Pancreatic islet transplantation (PIT), a promising treatment for Type 1 Diabetes (T1D), encounters challenges in the pre- and post-transplantation phases. Co-culturing or co-transplantation of islets with mesenchymal stromal cells (MSC), known for their regenerative properties, emerged as a potential solution and was shown to increase islet function and improve PIT outcomes. This study explored the changes in the islets’ secretion signature (secretome) when co-cultured with adipose-derived stromal cells (ASC), an MSC subtype. The secretome profile of islets and co-cultures under various stressors, i.e., cytokines, high glucose, hypoxia, and a combination of hypoxia and high glucose, was investigated. The results shed light on the potential mechanisms through which ASC support islets’ functional survival. Co-culturing pancreatic islets with ASC induced substantial proteomic changes, impacting pathways crucial for energy metabolism, angiogenesis, extracellular matrix organization, and immune responses.
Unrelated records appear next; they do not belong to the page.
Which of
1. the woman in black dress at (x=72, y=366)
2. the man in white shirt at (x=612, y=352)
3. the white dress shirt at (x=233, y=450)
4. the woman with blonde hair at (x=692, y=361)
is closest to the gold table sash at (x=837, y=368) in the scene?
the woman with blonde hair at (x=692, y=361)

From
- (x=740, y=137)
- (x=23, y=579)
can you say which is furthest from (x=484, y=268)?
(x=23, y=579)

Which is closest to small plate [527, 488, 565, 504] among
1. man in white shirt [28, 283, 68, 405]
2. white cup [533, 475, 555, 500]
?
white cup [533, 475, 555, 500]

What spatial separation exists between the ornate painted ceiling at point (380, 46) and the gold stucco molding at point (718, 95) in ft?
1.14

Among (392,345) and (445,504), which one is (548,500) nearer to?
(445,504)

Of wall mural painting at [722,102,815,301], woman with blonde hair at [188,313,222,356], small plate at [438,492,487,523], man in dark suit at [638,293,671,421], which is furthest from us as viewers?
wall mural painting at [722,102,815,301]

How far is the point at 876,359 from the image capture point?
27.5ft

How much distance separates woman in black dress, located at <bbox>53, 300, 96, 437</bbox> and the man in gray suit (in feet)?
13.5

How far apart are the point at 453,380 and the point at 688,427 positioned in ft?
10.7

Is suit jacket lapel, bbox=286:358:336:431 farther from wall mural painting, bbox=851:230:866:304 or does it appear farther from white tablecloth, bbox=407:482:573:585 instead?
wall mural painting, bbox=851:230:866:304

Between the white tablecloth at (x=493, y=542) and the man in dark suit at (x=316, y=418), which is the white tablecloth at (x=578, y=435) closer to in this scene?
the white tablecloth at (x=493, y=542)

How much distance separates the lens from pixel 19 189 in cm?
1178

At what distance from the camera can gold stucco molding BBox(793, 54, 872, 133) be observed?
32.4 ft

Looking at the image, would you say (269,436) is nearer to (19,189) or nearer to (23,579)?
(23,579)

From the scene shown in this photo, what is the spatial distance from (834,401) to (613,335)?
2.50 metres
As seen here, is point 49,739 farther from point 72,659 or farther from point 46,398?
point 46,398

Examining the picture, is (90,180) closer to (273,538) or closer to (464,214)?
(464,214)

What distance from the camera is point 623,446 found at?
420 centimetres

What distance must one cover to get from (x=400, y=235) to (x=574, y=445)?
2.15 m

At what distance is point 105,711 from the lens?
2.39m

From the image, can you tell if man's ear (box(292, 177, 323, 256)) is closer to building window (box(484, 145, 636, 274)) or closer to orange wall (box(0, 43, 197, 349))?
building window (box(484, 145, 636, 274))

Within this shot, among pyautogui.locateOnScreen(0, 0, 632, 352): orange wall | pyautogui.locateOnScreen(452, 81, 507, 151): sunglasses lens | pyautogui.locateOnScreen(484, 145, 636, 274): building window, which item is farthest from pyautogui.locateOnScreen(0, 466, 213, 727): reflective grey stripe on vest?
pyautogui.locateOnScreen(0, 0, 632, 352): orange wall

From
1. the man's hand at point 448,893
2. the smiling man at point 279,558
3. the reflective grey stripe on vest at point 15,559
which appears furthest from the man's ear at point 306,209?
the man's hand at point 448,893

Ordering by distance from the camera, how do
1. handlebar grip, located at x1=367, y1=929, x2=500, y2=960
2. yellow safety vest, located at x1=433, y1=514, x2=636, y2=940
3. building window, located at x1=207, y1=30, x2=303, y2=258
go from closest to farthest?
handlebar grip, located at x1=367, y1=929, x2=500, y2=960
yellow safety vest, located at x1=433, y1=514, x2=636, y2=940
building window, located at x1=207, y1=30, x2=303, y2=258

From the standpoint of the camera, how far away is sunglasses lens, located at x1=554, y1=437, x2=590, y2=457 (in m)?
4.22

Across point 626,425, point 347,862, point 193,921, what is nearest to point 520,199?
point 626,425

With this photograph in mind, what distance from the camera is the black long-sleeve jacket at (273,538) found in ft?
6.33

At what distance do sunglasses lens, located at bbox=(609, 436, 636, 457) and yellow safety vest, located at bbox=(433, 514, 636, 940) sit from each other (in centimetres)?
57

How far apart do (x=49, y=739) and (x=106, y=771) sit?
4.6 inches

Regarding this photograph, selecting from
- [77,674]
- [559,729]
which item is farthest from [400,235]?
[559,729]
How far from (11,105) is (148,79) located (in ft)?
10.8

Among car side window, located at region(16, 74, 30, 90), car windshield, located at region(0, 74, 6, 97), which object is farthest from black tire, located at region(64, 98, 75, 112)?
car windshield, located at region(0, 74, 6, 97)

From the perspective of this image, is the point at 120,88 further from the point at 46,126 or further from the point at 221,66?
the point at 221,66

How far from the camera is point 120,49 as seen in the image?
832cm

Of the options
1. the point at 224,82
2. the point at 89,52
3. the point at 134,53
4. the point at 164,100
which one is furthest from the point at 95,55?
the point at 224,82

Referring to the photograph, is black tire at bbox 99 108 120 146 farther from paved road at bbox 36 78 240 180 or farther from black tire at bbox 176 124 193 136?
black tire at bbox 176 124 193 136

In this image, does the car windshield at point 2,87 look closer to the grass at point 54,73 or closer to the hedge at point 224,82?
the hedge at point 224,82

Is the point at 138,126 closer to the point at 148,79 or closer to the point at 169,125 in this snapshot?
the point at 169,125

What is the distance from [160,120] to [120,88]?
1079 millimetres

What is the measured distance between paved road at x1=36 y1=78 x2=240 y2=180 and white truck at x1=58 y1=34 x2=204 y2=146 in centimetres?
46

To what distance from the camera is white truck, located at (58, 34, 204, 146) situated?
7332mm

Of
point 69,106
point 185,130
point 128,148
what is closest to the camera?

The analysis of key signaling molecules (VEGF, PDGF, bFGF, Collagen I alpha 1, IL-1α, and IL-10) revealed alterations influenced by the culturing conditions and the presence of the ASC. In vitro functional assays using the secretomes also demonstrated their potential to differentially influence angiogenic processes, enhance collagen deposition, and modulate the immune system based on the conditions in which they were generated. These findings offer valuable insights into the potential of ASC co-culturing to address challenges in PIT, paving the way for enhanced therapeutic interventions in T1D and regenerative medicine.